After finding the line containing "[researcher-annotated camera trap]" below, please output that line and each following one through the line containing "common name: domestic cow", exactly as written.

## RECORDS FOR THIS EXERCISE

----------

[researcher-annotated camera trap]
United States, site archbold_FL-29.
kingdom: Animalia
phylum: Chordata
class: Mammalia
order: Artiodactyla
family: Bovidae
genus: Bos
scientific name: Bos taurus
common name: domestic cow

----------

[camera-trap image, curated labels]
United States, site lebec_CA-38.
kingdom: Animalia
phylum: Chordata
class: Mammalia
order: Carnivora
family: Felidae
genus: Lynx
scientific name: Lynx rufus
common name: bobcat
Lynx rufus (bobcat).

----------

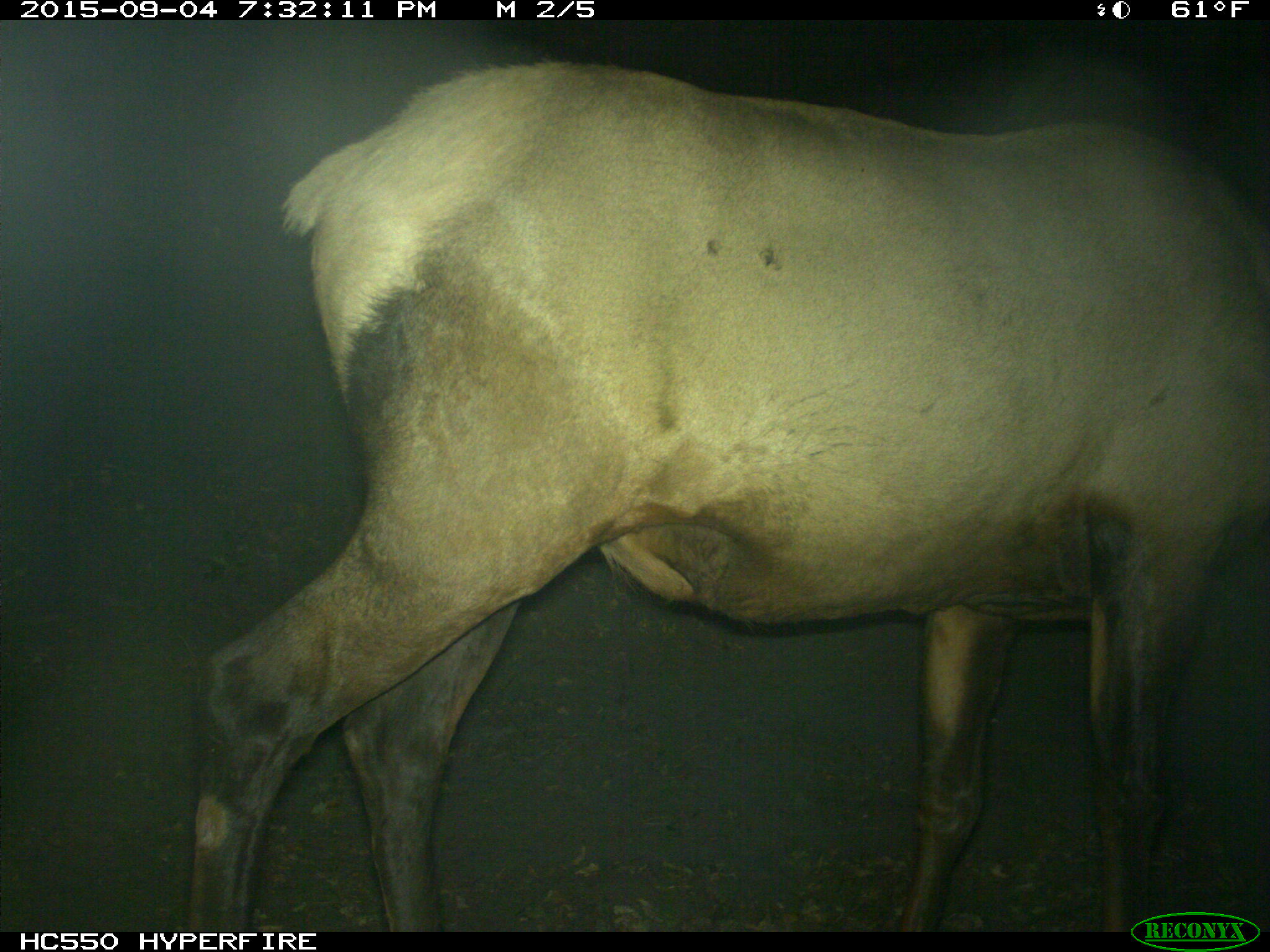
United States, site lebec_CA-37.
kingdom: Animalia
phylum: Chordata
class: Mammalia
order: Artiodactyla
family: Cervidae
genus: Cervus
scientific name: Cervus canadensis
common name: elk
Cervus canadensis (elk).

----------

## REPLY TO THE EXERCISE
[researcher-annotated camera trap]
United States, site archbold_FL-29.
kingdom: Animalia
phylum: Chordata
class: Mammalia
order: Artiodactyla
family: Bovidae
genus: Bos
scientific name: Bos taurus
common name: domestic cow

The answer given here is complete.